Nella casa del futuro l'uomo ritorna al centro

Arredo Più e Ance individuano i nuovi paradigmi dell'edilizia residenziale. La pandemia è diventata un'opportunità: si può vivere meglio, si può stare in un ambiente più bello. E la casa, mimesi di più ambienti, diventa una "storia" da raccontare...

Nella casa del futuro l'uomo ritorna al centro

La casa del futuro (anzi, già del nuovo presente)? Una casa che diventa mimesi di diversi ambienti: ufficio, scuola, palestra… Tutto ciò che serve a riempire la propria “comfort bubble”. Una casa in cui l’interior design ha un ruolo decisivo, per non sprecare nemmeno un metro di spazio. Una casa, soprattutto, che al centro ritrova l’uomo, con le sue esigenze, con la sua unicità.

Tutto questo è parte del nuovo paradigma dell’edilizia residenziale, esplorato ieri all’interno di Arredo Più Varese per il tramite di un interessante e partecipato convegno organizzato da Ance e dalla famiglia Pascucci. Un passo nel domani fatto in un luogo che è già domani: Smart House, la divisione del Gruppo Arredo Più dedicata al contract residenziale, dove una rete di professionalità (architetti, imprenditori, costruttori, real estate) e servizi sviluppano progetti integrati che trasformano l’abitazione da semplice oggetto immobiliare a prodotto finito e “vivente” sulle emozioni umane.

Perché oggi c’è un continuum tra essere e spazio: lo ha determinato il repentino sviluppo dei modelli culturali e delle abitudini sociali, ridefinendo gli equilibri soprattutto all’interno dell’ambiente domestico. “Potere” della pandemia, lo ha ricordato l’appassionato viaggio nella storia proposto dall’architetto varesino Elena Brusa Pasquè: non è una novità che ogni sconvolgimento planetario abbia cambiato il timbro al costruire e all’abitare, tanto da costringere il professionista «a disimparare tutto ciò che sa per imparare qualcosa di nuovo».

E il Covid ha certamente portato «problemi e stress all’uomo moderno - ha ricordato il team coach Francesco Pimpinelli - ma anche delle scoperte: si può vivere meglio, si può stare in un ambiente più bello».

E allora ecco la nuova casa, come immaginata dagli architetti Adolfo Suarez e Rudi Manfrin: con una stanza in più, anche se piccola, completamente basata sull’interior già nel suo progetto, provvista di spazi esterni, sostenibile e soprattutto… “raccontata”, come se fosse una storia che si sposa magnificamente con l’unicità dell’uomo che la va ad abitare.

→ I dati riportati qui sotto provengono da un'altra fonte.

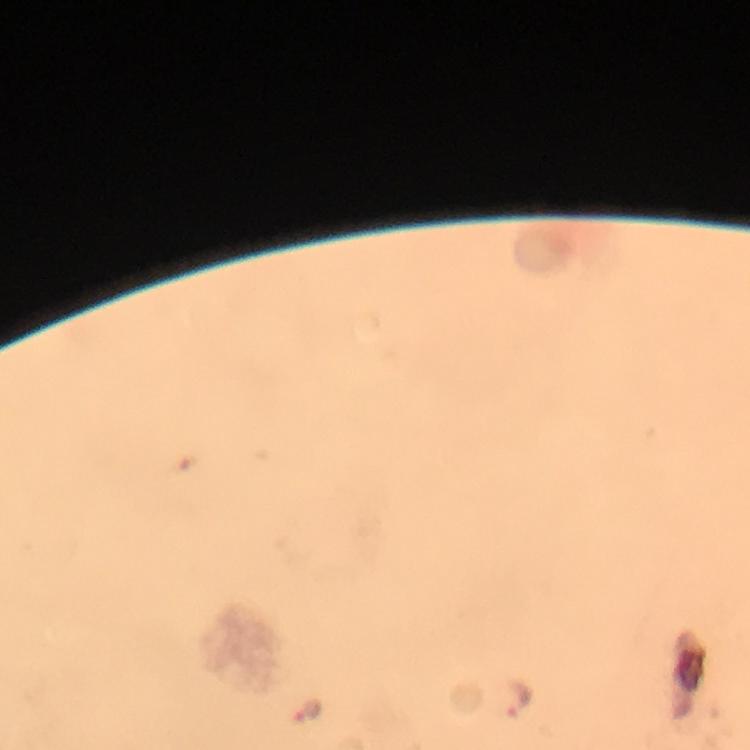 Approximate object centers, in pixels from the top-left corner. Plasmodium parasite locations: (x=516, y=699), (x=306, y=709). From a malaria diagnostic workup. Giemsa-stained preparation. Immersion oil applied. At 100x magnification. Thick blood smear. Image is 750×750 pixels. A crop from one field of view. Smartphone photograph taken through a microscope.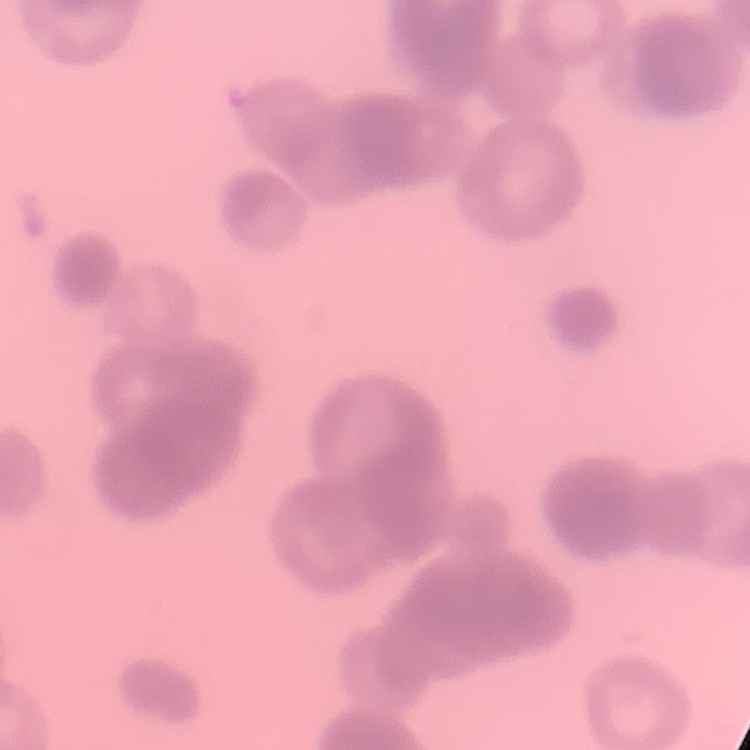

Summary:
  - Red blood cell morphology: rouleaux formation
  - Preparation: thin peripheral smear
  - Image type: square crop of a larger photomicrograph
  - Stain: Field's or GiemsaDescribe the morphology of the erythrocytes.
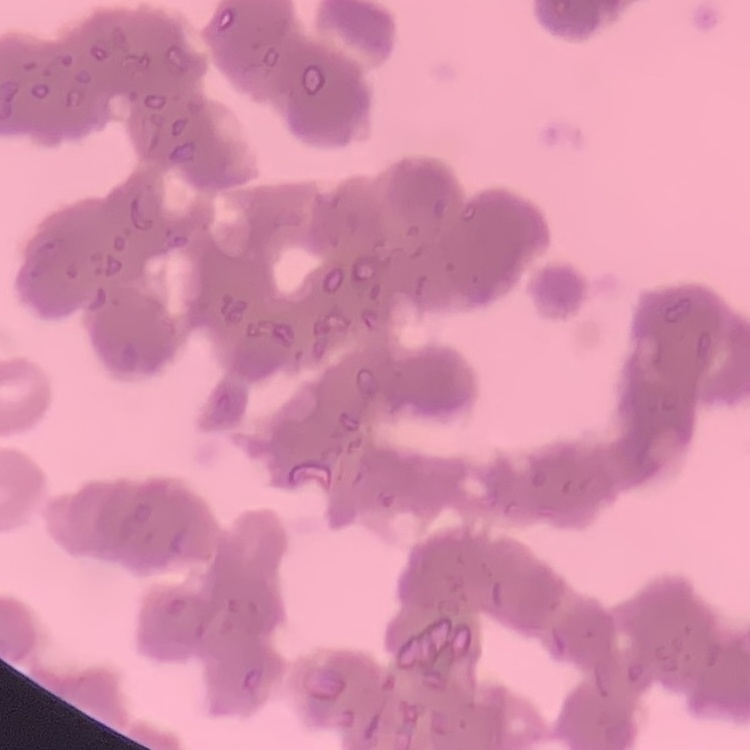

Rouleaux formation.

Thin blood smear. Field's or Giemsa stain. Square crop of a larger photomicrograph.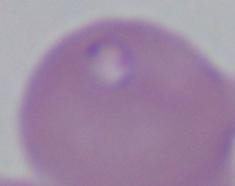
magnification: 1000x
identification: Babesia
modality: photomicrograph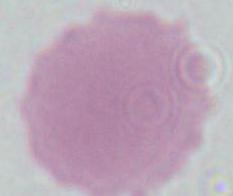

magnification = 1000x
modality = micrograph
identification = erythrocyte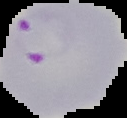

Summary:
  - Malaria status: parasitized
  - Image type: cell region segmented out of the field of view; surrounding area masked to black
  - Image size: 127×118 pixels
  - Preparation: thin blood film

Sì ma dove si trova questa casa? Preferibilmente nelle città medio piccole: la pandemia ha convinto tante persone a scegliere di cambiare coordinate al proprio vivere, a lavorare ovunque e da ovunque e quindi a prediligere la propria pace interiore alla vicinanza e alla comodità. Una sfida anche per Varese, come ha ricordato la vicesindaco Ivana Perusin: permettere a chi decide di vivere nella Città Giardino di godere di una moltitudine di servizi e opportunità, sempre vagliati sotto la lente dell’innovazione, accanto a caratteristiche tipiche come verde, bellezza paesaggistica e tranquillità.